Obvious flame-attracting discussion points:

• What about the Alternate Roots? They argued that there's no excuse for ICANN/versign/etc. to own the TLD space and PROFIT from selling names like *.sex. Fine - they can use my ideas for free :-)
• DJB likes rsync+ssh better. He might be right, but I'm trying to look at the small incremental change approach.
• This makes nic.big-ISP.net a much bigger target! It's already a target. They can apply the same approach recursively, plus their users can still query the roots, and they probably have a somewhat distributed architecture already.
• But the Internet is supposed to be any-to-any and this sounds like hierarchical corporate hegemony! Alas, too late for that, and if a 56kbps line can handle 1000 root zone transfers in half an hour, a T1 line should be able to handle 50,000 ok. Meanwhile, even covering the top 100 ISPs covers most of the Internet's users for stability.

98% of Root Server Queries are Unnecessary

[billstewart]

According to an October 2002 study, 98% of queries to the F Root Server (and therefore probably to the other root servers) are unnecessary. Either they're duplicates (75%) or they're for bogus TLDs (.localhost, .elvis, .corp, etc.) or they're in-addr.arpa queries for RFC1918 addresses, or they're some other bogus query, and they should have been served out of cache or handled by some ISP's DNS instead of bothering the roots. Maybe the A Root has some important functions, but they aren't what it spends its time on. And 50% of the queries come from about 220 servers - they should either be caching responses, or be shuffled off to some server that handles them (I guess anycast will help with this...) as well as cleaning up their act if they're broken, which some of them are.

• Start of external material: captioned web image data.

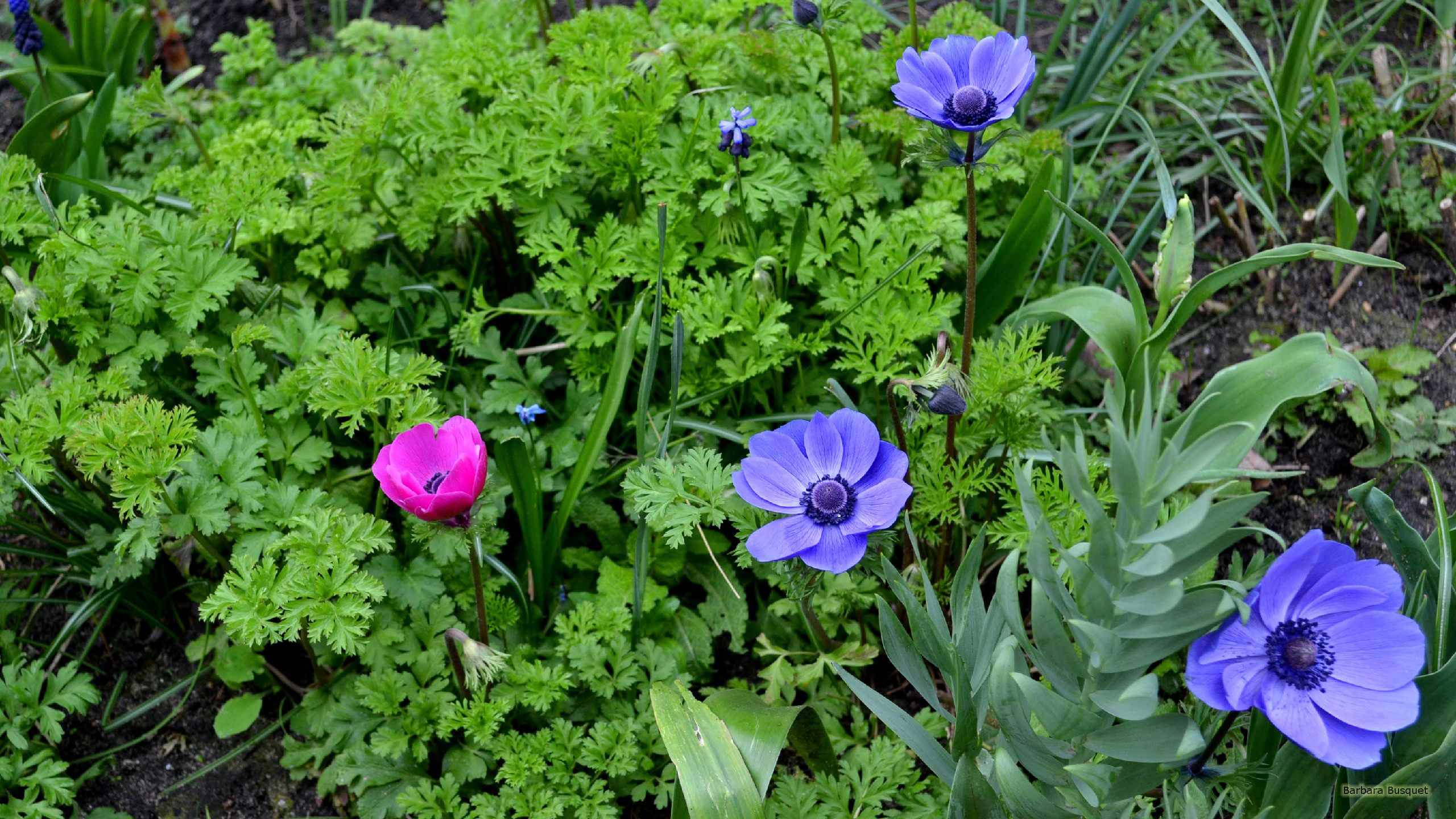 Purple Backyard Flowers : Garden wallpaper with purple flowers and one pink, between green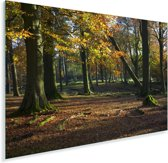 Herfstkleurige bomen in het Nationaal park Peak District in Engeland Plexiglas 30x20 cm - klein - Foto print op Glas (Plexiglas wanddecoratie)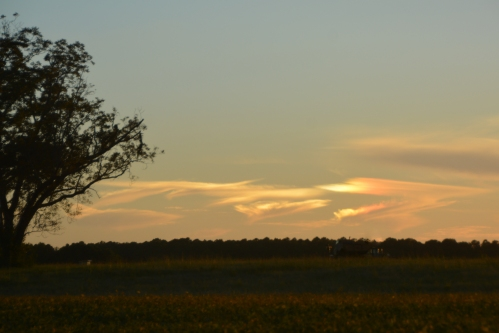 second-sundog-10-11-2016-6-19-28-pm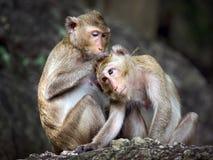 Familj av apor i skogen Royaltyfri Bild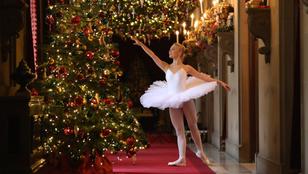 Ha karácsony, akkor Diótörő – pedig a kritikusok nem jósoltak nagy jövőt neki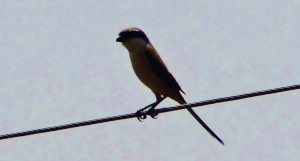 Rufous-backed Shrike on the road to Belwali
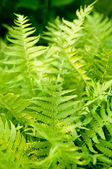 Fresh green fern leaves nature background — Stockfoto
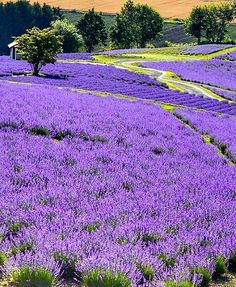 Hokkaido, Japan Wonderful Places, Beautiful Places, Creeping Phlox, Bored At Home, Mount Fuji, Lavender Fields, Spring Is Here, Best Vacations, Wild Flowers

Re:Anyone Know What Hardware/OS It's Running?

[proberts]

They don't. One of them (K) is running NSD, which totally rocks.

http://www.nlnetlabs.nl/nsd/index.html

Paul

Re:Two more good ones for you.

No, no, they're on Sunrise Valley, south of the Toll Road. With a lot of other things out in Dulles, Manassas, and Gainesville. Ah, wait, sorry, you said three-letter agency. I thought you were talking about AOL.

The complex in Reston north of Sunset Hills and just east of Town Center Parkway is CIA; allegedly it was the office of development and engineering, but I have heard -- from admittedly random sources -- that a lot of CIA's HR activities are there, too. For years, CIA job applicants were instructed to send their resumes to a PO box in Reston, so that makes sense.

The big green building in Chantilly off Rt. 28 is NRO, the National Reconnaissance Office, which controls the spy satellites etc. The NRO is and isn't part of the CIA. Depending on how you choose to look at it, it's either independent or not.

In any case, this stuff is hardly secret; the NRO has a sign out front (Rt. 28 actually looks onto the back of the building), and their address is on their website.